Aprendiz - Como investir para desenvolver a educação não formal?
Maria da Glória - Investir nas políticas públicas não seria questão só para o Ministério da Educação (MEC). Acho que no campo da saúde, por exemplo, a educação tem uma força transformadora muito grande. No plano da sociedade, os meios de comunicação poderiam fazer algo. Quando vemos um canal apresentar projetos sociais, há um recorte que mostra o herói que venceu na vida. O caráter educativo, então, fica diminuído à medida que ao invés de contar os processos, como um grupo se articulou para implementar algo, você começa a contar a historia da Dona Maria e os esforços dela.
Aprendiz - Uma das ações do Plano de Desenvolvimento da Educação (PDE) foi criar o Programa Mais Educação para induzir o ensino integral público. Qual é sua opinião sobre?
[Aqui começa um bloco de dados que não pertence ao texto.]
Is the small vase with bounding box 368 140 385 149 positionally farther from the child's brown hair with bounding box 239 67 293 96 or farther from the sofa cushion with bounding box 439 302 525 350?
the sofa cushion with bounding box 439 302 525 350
Maria da Glória - Acho que no Brasil não se constrói muito políticas publicas para fincar raízes como políticas de Estado. Então, elas são sempre políticas de governo. O Mais Educação não podia ser tão pontual, feito apenas em algumas escolas. Deveria ter diretrizes mais gerais. Acaba caindo no aspecto de que a educação integral é para suprir algumas coisas que o ensino formal não está fazendo. O caminho para a educação não formal deve ultrapassar essa idéia. O programa poderá ter resultados, mas acho que ainda falta muito para que atinja efetivamente os objetivos. É preciso um debate mais aberto.